BEGIN
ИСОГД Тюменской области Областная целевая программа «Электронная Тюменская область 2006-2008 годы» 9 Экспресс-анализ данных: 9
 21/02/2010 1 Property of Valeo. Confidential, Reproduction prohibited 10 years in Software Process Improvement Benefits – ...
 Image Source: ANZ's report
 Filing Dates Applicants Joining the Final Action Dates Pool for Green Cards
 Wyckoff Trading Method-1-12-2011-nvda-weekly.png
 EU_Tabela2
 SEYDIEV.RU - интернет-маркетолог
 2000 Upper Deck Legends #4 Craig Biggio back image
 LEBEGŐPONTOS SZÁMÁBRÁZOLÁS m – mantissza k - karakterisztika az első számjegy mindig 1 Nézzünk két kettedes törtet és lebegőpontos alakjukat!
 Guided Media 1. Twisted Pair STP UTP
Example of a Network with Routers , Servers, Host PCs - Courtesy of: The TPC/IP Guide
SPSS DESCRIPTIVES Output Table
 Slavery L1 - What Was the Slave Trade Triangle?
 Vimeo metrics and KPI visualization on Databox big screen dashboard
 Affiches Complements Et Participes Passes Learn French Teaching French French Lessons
END
## WHAT TO PRODUCE
Please copy only the lines from the one with "2000 Upper Deck" through the final line of the records above, both ends included.

## TASK SOLUTION
 2000 Upper Deck Legends #4 Craig Biggio back image
 LEBEGŐPONTOS SZÁMÁBRÁZOLÁS m – mantissza k - karakterisztika az első számjegy mindig 1 Nézzünk két kettedes törtet és lebegőpontos alakjukat!
 Guided Media 1. Twisted Pair STP UTP
Example of a Network with Routers , Servers, Host PCs - Courtesy of: The TPC/IP Guide
SPSS DESCRIPTIVES Output Table
 Slavery L1 - What Was the Slave Trade Triangle?
 Vimeo metrics and KPI visualization on Databox big screen dashboard
 Affiches Complements Et Participes Passes Learn French Teaching French French Lessons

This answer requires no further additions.